Pratik Chakrabarti

Pratik Chakrabarti, FRHistS

Prof

Personal profile

Biography

Pratik is Chair in History of Science and Medicine, at the Centre for the History of Science, Technology and Medicine (CHSTM), University of Manchester. He is also the Director of CHSTM.

Pratik joined the University in 2015 as a ‘Project Diamond’ appointment. Previously he was a Reader in History at the School of History, University of Kent. He joined Kent as a Wellcome Lecturer in History of Modern Medicine in 2006. Prior to that, he was a Research Fellow at the Wellcome Unit for the History of Medicine, University of Oxford, UK (2002-2006).

Pratik received his PhD from the Centre for Historical Studies, Jawaharlal Nehru University, New Delhi, India in 2000. He taught in India, before coming to the UK.  

Pratik has contributed widely to the history of science, medicine, and global and imperial history, spanning South Asian, Caribbean and Atlantic history from the eighteenth to the twentieth century. He has published five sole-authored monographs and several research articles in leading international journals on the history of science and medicine. 

Beyond research and publication, Pratik has attracted research funding and has secured a number of large and smaller grants for his research. He joined the University of Kent with the Wellcome Trust University Award, for his project on laboratory research in British India. In 2012, he was awarded the Leverhulme Trust project grant for his project; ‘An Antique Land; Geology, Philology and the Making of the Indian Subcontinent, 1830-1920’.

Pratik is a UK REF 2021 Panel Member (History). From 2010 to 2018 he was one of the editors of the leading peer-reviewed journal, Social History of Medicine, published by the Oxford University Press. In this role, he had expanded the scope of the journal in global and imperial histories. He is also one of the judges of the prestigious Dan David Prize on the History of Health and Medicine, 2020-2021.  He also sat on the editorial boards of other journals in the history of science and medicine. He has been invited to present papers at colloquia in UK, India, Japan, USA and Europe on the history of science/medicine, globalization and ecological history. 

In 2020, Pratik delivered several keynote lectures on themes such as Decolonization, racism (Is Deep History White?) the Anthropocene (Anthropocene and the Challenges of Deep Historical Imagination) and the global history of Science (Do we need a Global History of Science?).

•••

• [PROMPT 1]:
Answer these questions using the profile of Pratik Chakrabarti.
(a) In what year did Pratik join the University of Manchester?
(b) From which institution did he receive his PhD, and in what year?
(c) Which journal did he help edit from 2010 to 2018?
• [PROMPT 2]: Return the part of the profile of Pratik Chakrabarti that opens with the words containing "Pratik received his" and closes with "coming to the UK.", copied word for word.
• [PROMPT 3]: Take the profile of Pratik Chakrabarti further, continuing from its final sentence.

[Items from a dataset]
•••

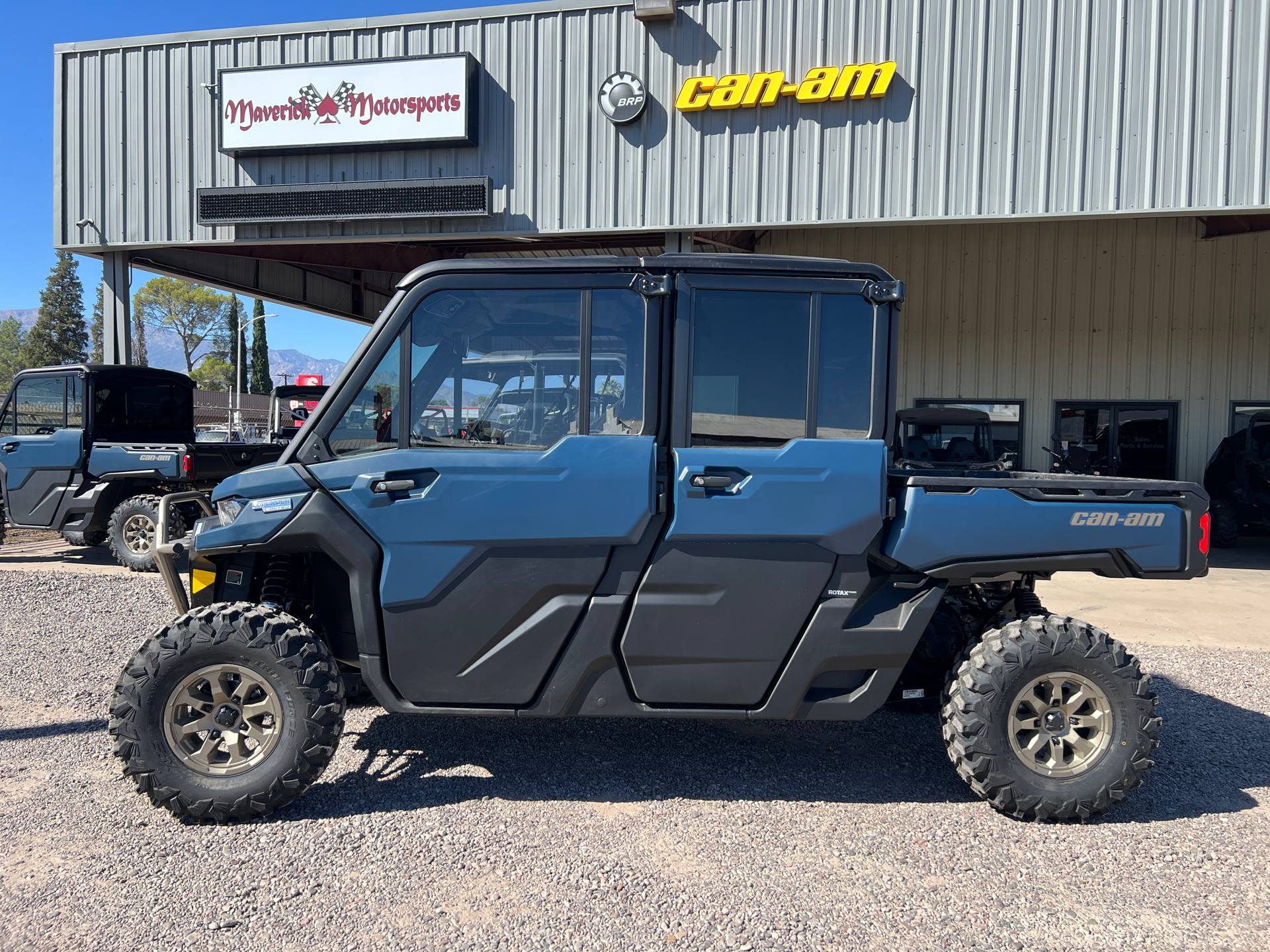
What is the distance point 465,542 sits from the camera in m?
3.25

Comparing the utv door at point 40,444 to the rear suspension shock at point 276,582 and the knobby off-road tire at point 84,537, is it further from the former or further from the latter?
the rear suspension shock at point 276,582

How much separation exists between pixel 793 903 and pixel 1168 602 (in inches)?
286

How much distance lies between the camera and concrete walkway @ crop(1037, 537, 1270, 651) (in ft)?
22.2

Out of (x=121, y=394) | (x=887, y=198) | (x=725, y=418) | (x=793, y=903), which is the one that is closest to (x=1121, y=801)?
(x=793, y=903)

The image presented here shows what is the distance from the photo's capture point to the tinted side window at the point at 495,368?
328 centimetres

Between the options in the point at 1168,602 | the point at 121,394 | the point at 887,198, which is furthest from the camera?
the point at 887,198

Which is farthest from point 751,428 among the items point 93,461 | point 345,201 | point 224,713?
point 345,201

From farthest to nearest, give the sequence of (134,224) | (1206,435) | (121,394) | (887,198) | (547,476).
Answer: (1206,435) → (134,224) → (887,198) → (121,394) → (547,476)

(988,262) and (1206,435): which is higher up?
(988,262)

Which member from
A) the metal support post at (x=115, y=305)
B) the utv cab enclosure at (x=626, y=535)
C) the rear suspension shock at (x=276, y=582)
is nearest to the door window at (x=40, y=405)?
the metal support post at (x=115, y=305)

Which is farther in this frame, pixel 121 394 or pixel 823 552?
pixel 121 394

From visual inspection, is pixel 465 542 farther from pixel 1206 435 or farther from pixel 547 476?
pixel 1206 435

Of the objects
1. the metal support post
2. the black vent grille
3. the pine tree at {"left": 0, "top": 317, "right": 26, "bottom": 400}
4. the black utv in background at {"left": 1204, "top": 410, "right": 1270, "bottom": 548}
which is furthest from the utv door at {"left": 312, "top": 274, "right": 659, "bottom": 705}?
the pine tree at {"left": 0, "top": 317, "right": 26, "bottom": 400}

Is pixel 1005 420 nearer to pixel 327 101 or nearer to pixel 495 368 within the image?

•••

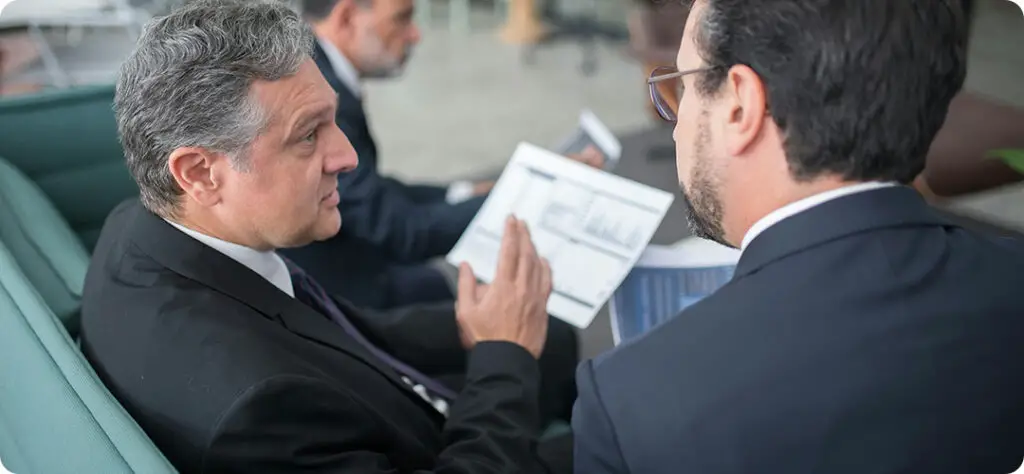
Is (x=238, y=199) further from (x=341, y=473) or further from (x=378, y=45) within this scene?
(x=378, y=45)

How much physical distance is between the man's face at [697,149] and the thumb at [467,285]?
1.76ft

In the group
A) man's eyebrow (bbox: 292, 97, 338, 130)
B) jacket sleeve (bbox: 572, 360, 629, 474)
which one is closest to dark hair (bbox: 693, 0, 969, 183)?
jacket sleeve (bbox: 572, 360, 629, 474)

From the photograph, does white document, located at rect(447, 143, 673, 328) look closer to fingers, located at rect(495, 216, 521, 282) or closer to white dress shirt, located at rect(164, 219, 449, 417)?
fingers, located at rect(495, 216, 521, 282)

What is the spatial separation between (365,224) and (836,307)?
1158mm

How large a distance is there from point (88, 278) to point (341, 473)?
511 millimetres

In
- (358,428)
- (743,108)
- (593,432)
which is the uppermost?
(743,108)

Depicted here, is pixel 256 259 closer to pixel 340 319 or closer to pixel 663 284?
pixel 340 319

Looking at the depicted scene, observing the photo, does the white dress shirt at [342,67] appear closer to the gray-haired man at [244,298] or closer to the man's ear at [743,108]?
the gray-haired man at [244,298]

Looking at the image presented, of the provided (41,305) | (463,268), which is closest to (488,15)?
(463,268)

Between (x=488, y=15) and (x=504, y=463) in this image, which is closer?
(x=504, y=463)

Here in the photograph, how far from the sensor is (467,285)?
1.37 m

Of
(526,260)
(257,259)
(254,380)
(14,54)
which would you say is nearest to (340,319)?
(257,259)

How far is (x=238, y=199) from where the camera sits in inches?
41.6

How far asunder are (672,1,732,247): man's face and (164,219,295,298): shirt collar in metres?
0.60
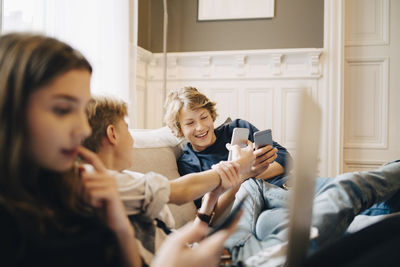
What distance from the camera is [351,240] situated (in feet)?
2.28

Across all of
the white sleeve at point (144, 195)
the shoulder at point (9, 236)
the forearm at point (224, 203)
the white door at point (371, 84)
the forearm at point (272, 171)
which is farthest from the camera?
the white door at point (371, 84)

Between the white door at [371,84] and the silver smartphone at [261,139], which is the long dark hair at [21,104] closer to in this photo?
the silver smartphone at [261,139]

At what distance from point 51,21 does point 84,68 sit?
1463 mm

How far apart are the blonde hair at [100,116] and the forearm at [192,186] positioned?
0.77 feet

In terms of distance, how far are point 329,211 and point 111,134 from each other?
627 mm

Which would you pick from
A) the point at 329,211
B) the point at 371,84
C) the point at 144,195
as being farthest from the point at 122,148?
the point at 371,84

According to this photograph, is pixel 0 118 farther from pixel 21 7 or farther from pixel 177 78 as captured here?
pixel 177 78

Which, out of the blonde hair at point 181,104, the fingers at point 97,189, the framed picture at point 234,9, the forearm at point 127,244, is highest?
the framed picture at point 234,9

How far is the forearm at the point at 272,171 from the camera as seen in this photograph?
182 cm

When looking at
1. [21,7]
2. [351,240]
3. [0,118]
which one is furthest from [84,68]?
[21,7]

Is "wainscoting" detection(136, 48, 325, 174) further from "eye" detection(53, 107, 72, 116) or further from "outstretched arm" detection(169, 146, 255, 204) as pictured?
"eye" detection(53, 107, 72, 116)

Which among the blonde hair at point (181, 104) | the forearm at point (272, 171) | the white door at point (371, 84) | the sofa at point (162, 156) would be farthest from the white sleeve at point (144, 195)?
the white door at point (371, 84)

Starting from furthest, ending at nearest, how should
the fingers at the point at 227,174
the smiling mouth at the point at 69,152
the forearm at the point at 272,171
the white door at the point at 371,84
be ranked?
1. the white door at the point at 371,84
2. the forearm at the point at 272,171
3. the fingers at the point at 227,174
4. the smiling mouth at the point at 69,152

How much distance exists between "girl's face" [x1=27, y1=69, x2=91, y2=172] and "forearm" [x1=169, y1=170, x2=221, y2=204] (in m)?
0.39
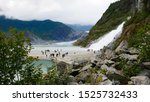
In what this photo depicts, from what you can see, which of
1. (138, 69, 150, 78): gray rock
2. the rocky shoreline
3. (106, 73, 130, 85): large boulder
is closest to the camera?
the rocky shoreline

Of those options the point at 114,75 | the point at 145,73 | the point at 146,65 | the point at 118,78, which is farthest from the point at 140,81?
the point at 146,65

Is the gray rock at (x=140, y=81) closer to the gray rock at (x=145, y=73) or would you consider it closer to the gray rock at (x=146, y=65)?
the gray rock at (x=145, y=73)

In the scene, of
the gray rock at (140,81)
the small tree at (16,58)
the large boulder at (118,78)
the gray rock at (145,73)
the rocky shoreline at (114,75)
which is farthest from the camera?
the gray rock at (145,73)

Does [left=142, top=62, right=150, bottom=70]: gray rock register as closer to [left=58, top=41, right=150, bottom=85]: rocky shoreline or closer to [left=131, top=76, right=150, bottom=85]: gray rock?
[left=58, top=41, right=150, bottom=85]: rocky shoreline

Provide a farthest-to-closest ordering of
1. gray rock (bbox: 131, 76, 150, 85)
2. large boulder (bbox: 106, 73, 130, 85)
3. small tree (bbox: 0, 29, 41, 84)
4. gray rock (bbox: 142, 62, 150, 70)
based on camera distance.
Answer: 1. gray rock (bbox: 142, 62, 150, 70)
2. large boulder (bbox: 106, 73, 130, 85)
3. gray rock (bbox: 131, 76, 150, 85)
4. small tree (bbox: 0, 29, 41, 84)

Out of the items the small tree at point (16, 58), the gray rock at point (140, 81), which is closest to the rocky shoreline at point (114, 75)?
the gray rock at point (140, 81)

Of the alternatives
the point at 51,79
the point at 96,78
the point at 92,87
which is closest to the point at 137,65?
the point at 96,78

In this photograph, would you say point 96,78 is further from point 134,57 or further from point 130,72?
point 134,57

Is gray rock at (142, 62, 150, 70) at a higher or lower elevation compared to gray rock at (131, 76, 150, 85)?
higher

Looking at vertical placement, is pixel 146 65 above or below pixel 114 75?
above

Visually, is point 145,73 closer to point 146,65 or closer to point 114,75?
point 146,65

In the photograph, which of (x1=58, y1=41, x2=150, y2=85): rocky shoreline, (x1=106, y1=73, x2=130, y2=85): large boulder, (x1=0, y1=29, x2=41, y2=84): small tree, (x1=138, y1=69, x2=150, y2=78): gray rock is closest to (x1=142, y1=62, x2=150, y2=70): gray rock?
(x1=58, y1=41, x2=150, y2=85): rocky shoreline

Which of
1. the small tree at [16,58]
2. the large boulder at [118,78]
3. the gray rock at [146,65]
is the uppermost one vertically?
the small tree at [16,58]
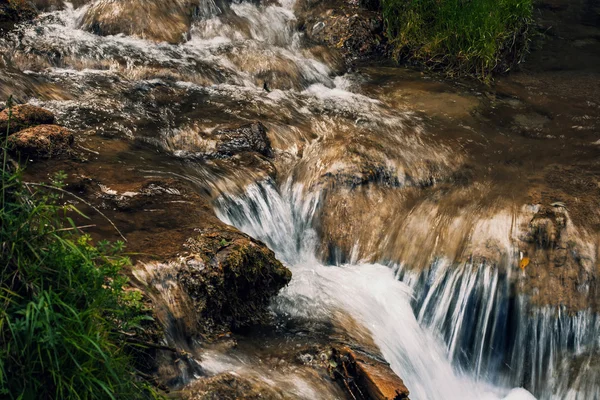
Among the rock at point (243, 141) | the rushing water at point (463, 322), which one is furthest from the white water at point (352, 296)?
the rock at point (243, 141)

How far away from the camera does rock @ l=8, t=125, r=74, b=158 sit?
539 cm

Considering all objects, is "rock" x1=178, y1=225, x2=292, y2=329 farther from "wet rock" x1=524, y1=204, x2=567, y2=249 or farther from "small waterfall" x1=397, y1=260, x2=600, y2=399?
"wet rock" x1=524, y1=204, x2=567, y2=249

•••

• [REPLY 1]:
(a) 2015
(b) The Centre for Historical Studies, Jawaharlal Nehru University, New Delhi, India, in 2000
(c) Social History of Medicine

• [REPLY 2]:
Pratik received his PhD from the Centre for Historical Studies, Jawaharlal Nehru University, New Delhi, India in 2000. He taught in India, before coming to the UK.

• [REPLY 3]:
Research interests

My research specializations are in the history of medicine, science and global and imperial history, spanning South Asian, Caribbean and Atlantic history from the eighteenth to the twentieth century. My most recent research monograph, Inscriptions of Nature: Geology and the Naturalization of Antiquity was published by Johns Hopkins University Press (2020). The monograph is based on the major Leverhulme trust funded project; 'An Antique Land; Geology, Philology and the Making of the Indian Subcontinent, 1830-1920', of which I was the Principal Investigator. The grant was for the period 2013-2016. The book captures the historical moment when the past became naturalised. In doing so, it challenges the way we have imagined the relationship between nature and history. It argues that how we think about the past became indelibly stained by our ideas of the history of nature, landscape and geography in the nineteenth century. The book also argues that due to this naturalization of the past, geomythologies acquired powerful naturalised motifs in India. This became especially vivid and articulated in the nineteenth century when myths were linked to specific geographical sites and geological phenomenon. In other words, myths appeared real as they were inscribed into the landscape and thereby into the deep past of the nation. For this project, I worked with Dr Joydeep Sen who was my RA. Cam Sharp Jones is completing her PhD (Colonial ethnography and human antiquity in India, 1820-1900) funded by the project

Prior to my Leverhulme Trust funded project, my research was funded by the Wellcome Trust University Award, ‘Laboratory Medical Research in Colonial India, 1890-1950’, funded by the Wellcome Trust, November 2005, Grant: 078703/Z/05/Z. The project was active for the period 2006-2012.

Apart from my recent book, I have published four other sole-authored monographs. My first book, Western Science in Modern India: Metropolitan Methods, Colonial Practices (2004) was based on my PhD dissertation. Beginning in the eighteenth century, this book reveals a process of knowledge-transfer that involved European surgeons, missionaries and surveyors and Indian nationalist scientists. In the process, it demonstrates how modern science became the idiom of Indian nationhood and modernity. 

My second monograph, Materials and Medicine: Trade, Conquest and Therapeutics in the Eighteenth Century was published in 2010. Through a study of the expansion of British colonialism in the West Indies and South Asia, it explores how medicine was transformed in the eighteenth century in the context of war and commerce and acquired new medical materials as well as a distinct materialism.

My third monograph, Bacteriology in British India: Laboratory Medicine and the Tropics, (2012) is based on the research for a major project; the  Wellcome Trust University Award on ‘Laboratory Medical Research in Colonial India 1890-1950’ at the University of Kent, 2006-2011. The book provides a social and cultural history of bacteriology and vaccination in colonial India, situating it at the confluence of colonial medical practices, institutionalization and social and cultural movements.

While teaching the history of medicine and imperialism, I realised that although there has been prolific new research on colonial medicine in recent years there was a need for a synoptic and thorough analysis of the field. Consequently, I wrote Medicine and Empire, 1600-1960, which was published in 2014 by Palgrave MacMillan. The book provides a global history of imperial medicine focussing on British, French and Spanish empires in Africa, Asia and America from the seventeenth to the twentieth century.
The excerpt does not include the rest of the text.